(Given task):
Extract every entry word for word.
### Material for this task ###
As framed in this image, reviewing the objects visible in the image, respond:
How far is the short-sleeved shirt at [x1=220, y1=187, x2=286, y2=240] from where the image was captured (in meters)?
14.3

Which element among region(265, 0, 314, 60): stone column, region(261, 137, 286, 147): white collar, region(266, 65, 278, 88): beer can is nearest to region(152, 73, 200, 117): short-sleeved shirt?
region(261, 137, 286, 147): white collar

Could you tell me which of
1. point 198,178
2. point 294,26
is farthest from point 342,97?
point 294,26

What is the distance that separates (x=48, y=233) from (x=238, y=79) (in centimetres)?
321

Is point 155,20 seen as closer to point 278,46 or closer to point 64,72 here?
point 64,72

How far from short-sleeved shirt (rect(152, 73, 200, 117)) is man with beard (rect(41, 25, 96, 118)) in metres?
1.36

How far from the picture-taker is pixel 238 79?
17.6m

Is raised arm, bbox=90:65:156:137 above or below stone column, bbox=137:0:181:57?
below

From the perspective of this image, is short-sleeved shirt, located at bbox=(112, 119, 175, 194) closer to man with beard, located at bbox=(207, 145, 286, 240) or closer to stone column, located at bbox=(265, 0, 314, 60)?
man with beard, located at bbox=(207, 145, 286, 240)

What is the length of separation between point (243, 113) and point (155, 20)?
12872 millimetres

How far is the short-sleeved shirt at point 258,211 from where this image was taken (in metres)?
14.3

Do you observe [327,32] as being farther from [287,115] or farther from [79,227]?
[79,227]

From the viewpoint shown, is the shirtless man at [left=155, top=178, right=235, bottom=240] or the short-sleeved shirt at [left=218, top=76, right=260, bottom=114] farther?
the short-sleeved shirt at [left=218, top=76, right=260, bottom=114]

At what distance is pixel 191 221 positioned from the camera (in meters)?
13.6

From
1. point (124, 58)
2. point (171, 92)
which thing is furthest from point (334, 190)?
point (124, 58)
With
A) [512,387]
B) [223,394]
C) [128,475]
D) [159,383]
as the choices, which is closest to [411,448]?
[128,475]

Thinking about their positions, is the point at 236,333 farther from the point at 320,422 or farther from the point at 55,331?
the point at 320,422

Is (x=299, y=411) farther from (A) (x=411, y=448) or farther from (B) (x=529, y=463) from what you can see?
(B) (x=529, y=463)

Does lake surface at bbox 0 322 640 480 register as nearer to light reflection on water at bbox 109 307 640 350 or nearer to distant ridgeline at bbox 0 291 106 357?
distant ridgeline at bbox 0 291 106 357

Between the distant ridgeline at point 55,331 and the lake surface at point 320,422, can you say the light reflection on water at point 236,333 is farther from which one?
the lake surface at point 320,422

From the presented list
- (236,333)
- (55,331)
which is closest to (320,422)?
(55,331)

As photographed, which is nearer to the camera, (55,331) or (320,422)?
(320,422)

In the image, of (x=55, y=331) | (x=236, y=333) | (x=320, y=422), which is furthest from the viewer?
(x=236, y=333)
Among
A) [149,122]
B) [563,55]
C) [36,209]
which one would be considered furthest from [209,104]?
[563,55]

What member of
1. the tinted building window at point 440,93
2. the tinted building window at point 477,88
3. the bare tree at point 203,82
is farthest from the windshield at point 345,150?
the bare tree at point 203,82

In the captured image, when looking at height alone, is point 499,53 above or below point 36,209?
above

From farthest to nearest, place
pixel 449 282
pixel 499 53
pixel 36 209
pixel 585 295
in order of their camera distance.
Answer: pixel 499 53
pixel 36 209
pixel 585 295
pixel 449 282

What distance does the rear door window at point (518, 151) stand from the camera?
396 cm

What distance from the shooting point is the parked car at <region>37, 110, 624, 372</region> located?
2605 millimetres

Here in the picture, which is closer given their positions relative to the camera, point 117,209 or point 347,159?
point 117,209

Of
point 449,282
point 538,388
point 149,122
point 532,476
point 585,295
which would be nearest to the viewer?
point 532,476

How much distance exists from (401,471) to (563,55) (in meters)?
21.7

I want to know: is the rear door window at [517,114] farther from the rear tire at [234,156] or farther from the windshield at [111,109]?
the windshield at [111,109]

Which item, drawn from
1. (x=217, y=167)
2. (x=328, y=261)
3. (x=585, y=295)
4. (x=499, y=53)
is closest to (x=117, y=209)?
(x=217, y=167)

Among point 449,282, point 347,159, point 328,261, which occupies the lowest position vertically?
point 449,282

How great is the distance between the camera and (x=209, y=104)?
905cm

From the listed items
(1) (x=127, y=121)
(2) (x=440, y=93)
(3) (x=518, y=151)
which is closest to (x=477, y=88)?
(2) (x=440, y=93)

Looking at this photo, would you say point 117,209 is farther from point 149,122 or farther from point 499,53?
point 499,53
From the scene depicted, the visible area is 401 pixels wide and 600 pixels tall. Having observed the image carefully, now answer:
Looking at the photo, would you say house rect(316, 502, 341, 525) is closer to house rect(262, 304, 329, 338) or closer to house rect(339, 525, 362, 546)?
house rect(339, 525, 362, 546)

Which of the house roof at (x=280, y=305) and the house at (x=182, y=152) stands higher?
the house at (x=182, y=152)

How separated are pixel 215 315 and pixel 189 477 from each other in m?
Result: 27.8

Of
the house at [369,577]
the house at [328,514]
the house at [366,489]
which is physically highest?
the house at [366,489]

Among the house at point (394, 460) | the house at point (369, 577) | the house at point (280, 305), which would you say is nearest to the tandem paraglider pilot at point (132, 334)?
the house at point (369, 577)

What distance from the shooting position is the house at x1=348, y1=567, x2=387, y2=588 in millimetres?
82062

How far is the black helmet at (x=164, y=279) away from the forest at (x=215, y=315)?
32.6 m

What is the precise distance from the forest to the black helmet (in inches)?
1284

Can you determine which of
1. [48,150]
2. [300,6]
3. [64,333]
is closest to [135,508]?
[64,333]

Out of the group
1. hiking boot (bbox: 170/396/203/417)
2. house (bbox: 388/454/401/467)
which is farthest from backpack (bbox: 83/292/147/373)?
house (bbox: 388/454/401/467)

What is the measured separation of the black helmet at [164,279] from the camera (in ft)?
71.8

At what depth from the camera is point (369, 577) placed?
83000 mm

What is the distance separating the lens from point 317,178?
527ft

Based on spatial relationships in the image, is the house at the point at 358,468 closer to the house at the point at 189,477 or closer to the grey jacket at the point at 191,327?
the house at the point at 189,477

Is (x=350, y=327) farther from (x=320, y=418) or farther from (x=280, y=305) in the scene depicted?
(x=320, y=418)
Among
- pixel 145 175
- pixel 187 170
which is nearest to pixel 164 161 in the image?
###
(Exercise result):
As framed in this image, reviewing the objects visible in the image, respond:
How far is the short-sleeved shirt at [x1=220, y1=187, x2=286, y2=240] from where the image was captured (in meters)?
14.3

Which element among region(265, 0, 314, 60): stone column, region(261, 137, 286, 147): white collar, region(266, 65, 278, 88): beer can is nearest to region(152, 73, 200, 117): short-sleeved shirt?
region(261, 137, 286, 147): white collar

Could you tell me which of
1. point 198,178
2. point 294,26
is farthest from point 342,97?
point 294,26

What is the distance that separates (x=48, y=233) from (x=238, y=79) (in centimetres)?
321

Is point 155,20 seen as closer to point 278,46 or closer to point 64,72 here?
point 64,72

How far from short-sleeved shirt (rect(152, 73, 200, 117)) is man with beard (rect(41, 25, 96, 118)) in metres?
1.36

How far from the picture-taker is pixel 238 79?
17.6m

Is raised arm, bbox=90:65:156:137 above or below stone column, bbox=137:0:181:57?
below

From the perspective of this image, is short-sleeved shirt, located at bbox=(112, 119, 175, 194) closer to man with beard, located at bbox=(207, 145, 286, 240) or closer to stone column, located at bbox=(265, 0, 314, 60)?
man with beard, located at bbox=(207, 145, 286, 240)

What is the length of separation between point (243, 113) and point (155, 20)?
12872 millimetres

How far is the short-sleeved shirt at point 258,211 from where this image was taken (in metres)?
14.3

Do you observe [327,32] as being farther from [287,115] or farther from [79,227]?
[79,227]

From the viewpoint shown, is the shirtless man at [left=155, top=178, right=235, bottom=240] or the short-sleeved shirt at [left=218, top=76, right=260, bottom=114] farther?
the short-sleeved shirt at [left=218, top=76, right=260, bottom=114]

At what distance is pixel 191 221 positioned from the camera (in meters)?
13.6

From
1. point (124, 58)
2. point (171, 92)
which thing is furthest from point (334, 190)?
point (124, 58)
With
A) [512,387]
B) [223,394]
C) [128,475]
D) [159,383]
as the choices, which is closest to [411,448]?
[128,475]

Thinking about their positions, is the point at 236,333 farther from the point at 320,422 or farther from the point at 55,331?
the point at 320,422

Is (x=299, y=411) farther from (A) (x=411, y=448) or farther from (B) (x=529, y=463) from what you can see?
(B) (x=529, y=463)

Does lake surface at bbox 0 322 640 480 register as nearer to light reflection on water at bbox 109 307 640 350 or nearer to distant ridgeline at bbox 0 291 106 357?
distant ridgeline at bbox 0 291 106 357

Between the distant ridgeline at point 55,331 and the lake surface at point 320,422, can you say the light reflection on water at point 236,333 is farther from which one?
the lake surface at point 320,422

From the presented list
- (236,333)
- (55,331)
which is closest to (320,422)?
(55,331)

As photographed, which is nearer to the camera, (55,331) or (320,422)?
(320,422)

In the image, of (x=55, y=331) | (x=236, y=333) | (x=320, y=422), which is furthest from the viewer?
(x=236, y=333)
Among
A) [149,122]
B) [563,55]
C) [36,209]
which one would be considered furthest from [209,104]?
[563,55]

What member of
1. the tinted building window at point 440,93
2. the tinted building window at point 477,88
3. the bare tree at point 203,82
is farthest from the windshield at point 345,150?
the bare tree at point 203,82

In the captured image, when looking at height alone, is point 499,53 above or below point 36,209?
above

From farthest to nearest, place
pixel 449 282
pixel 499 53
pixel 36 209
pixel 585 295
in order of their camera distance.
Answer: pixel 499 53
pixel 36 209
pixel 585 295
pixel 449 282

What distance does the rear door window at point (518, 151) stand from the camera?
396 cm

What distance from the shooting point is the parked car at <region>37, 110, 624, 372</region> located?
2605 millimetres

Here in the picture, which is closer given their positions relative to the camera, point 117,209 or point 347,159?
point 117,209

Of
point 449,282
point 538,388
point 149,122
point 532,476
point 585,295
which would be nearest to the viewer?
point 532,476

How much distance exists from (401,471) to (563,55) (in meters)?
21.7

I want to know: is the rear door window at [517,114] farther from the rear tire at [234,156] or farther from the windshield at [111,109]?
the windshield at [111,109]

Which item, drawn from
1. (x=217, y=167)
2. (x=328, y=261)
3. (x=585, y=295)
4. (x=499, y=53)
is closest to (x=117, y=209)?
(x=217, y=167)

Among point 449,282, point 347,159, point 328,261, which occupies the lowest position vertically?
point 449,282

How great is the distance between the camera and (x=209, y=104)?
905cm

From the listed items
(1) (x=127, y=121)
(2) (x=440, y=93)
(3) (x=518, y=151)
which is closest to (x=477, y=88)?
(2) (x=440, y=93)

Looking at this photo, would you say point 117,209 is farther from point 149,122 or farther from point 499,53?
point 499,53
From the scene depicted, the visible area is 401 pixels wide and 600 pixels tall. Having observed the image carefully, now answer:
Looking at the photo, would you say house rect(316, 502, 341, 525) is closer to house rect(262, 304, 329, 338) or closer to house rect(339, 525, 362, 546)?
house rect(339, 525, 362, 546)

Which of the house roof at (x=280, y=305) and the house at (x=182, y=152) stands higher?
the house at (x=182, y=152)

How separated are pixel 215 315 and pixel 189 477 from each other in m?
Result: 27.8

Of
the house at [369,577]
the house at [328,514]
the house at [366,489]
which is physically highest?
the house at [366,489]

Among the house at point (394, 460) | the house at point (369, 577) | the house at point (280, 305), which would you say is nearest to the tandem paraglider pilot at point (132, 334)?
the house at point (369, 577)

What distance from the shooting position is the house at x1=348, y1=567, x2=387, y2=588 in millimetres?
82062

How far is the black helmet at (x=164, y=279) away from the forest at (x=215, y=315)?
32.6 m

What is the precise distance from the forest to the black helmet (in inches)?
1284

Can you determine which of
1. [48,150]
2. [300,6]
3. [64,333]
is closest to [135,508]?
[64,333]

Out of the group
1. hiking boot (bbox: 170/396/203/417)
2. house (bbox: 388/454/401/467)
which is farthest from backpack (bbox: 83/292/147/373)?
house (bbox: 388/454/401/467)

What is the measured separation of the black helmet at [164,279] from the camera (in ft)?
71.8

At what depth from the camera is point (369, 577) placed?
83000 mm

What is the distance separating the lens from point 317,178?
527ft

Based on spatial relationships in the image, is the house at the point at 358,468 closer to the house at the point at 189,477 or closer to the grey jacket at the point at 191,327?
the house at the point at 189,477

Is (x=350, y=327) farther from (x=320, y=418) or farther from (x=280, y=305) in the scene depicted?
(x=320, y=418)
Among
- pixel 145 175
- pixel 187 170
which is nearest to pixel 164 161 in the image?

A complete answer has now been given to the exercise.